Faced with a drop in occupancy rates from 70% to a mere 5%, Olusola and her team were confronted with the daunting task of steering Transcorp Hotels through uncharted waters.

Undeterred by the adversity, they embarked on a journey of transformation, leveraging creativity and resilience to navigate the turbulent landscape.

Implementing innovative strategies such as introducing drive-through cinemas, setting up on-site COVID-19 testing facilities, and enhancing take-away services, Transcorp Hotels adapted to meet the evolving needs of its guests and ensure continuity amidst the crisis.

Embracing disruption as a catalyst for growth, Olusola fostered a culture of collaboration and teamwork, rallying her colleagues to overcome obstacles and embrace change.

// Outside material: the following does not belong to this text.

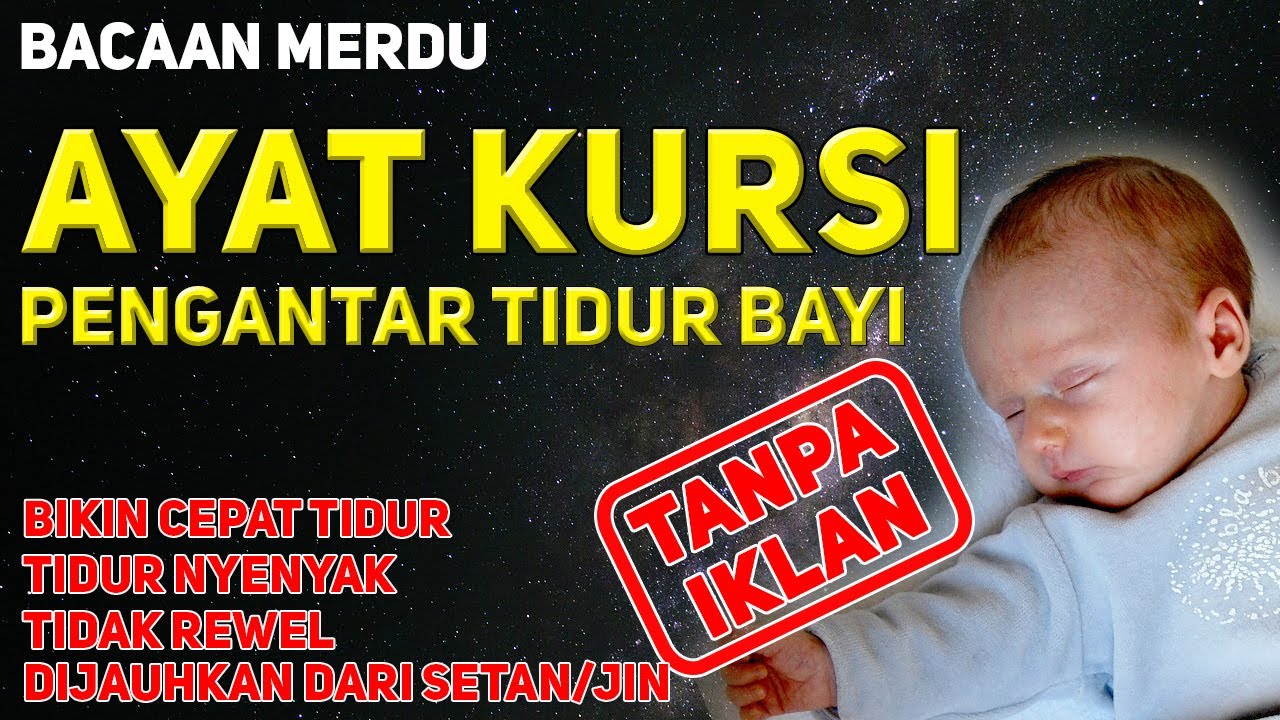 Bacaan Ayat Kursi Merdu Pengantar Tidur Bayi Bikin Cepat Tidur Nyenyak Tidak Rewel & Pengusir Setan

Through unwavering determination and a commitment to excellence, Transcorp Hotels emerged from the pandemic stronger than ever, breaking profit and revenue records year after year.

“It’s indeed been a great opportunity to learn and relearn, to lead and to grow. When you see success stories, remember it’s a journey with twists, turns, ups and downs but in the end, it will all be okay”, she said.

Olusola’s leadership exemplifies the power of adaptability and perseverance, inspiring her team to transcend limitations and chart a course towards unprecedented success.

As Transcorp Hotels continues to flourish under her stewardship, Olusola remains steadfast in her dedication to driving innovation, fostering growth, and breaking barriers in the hospitality industry.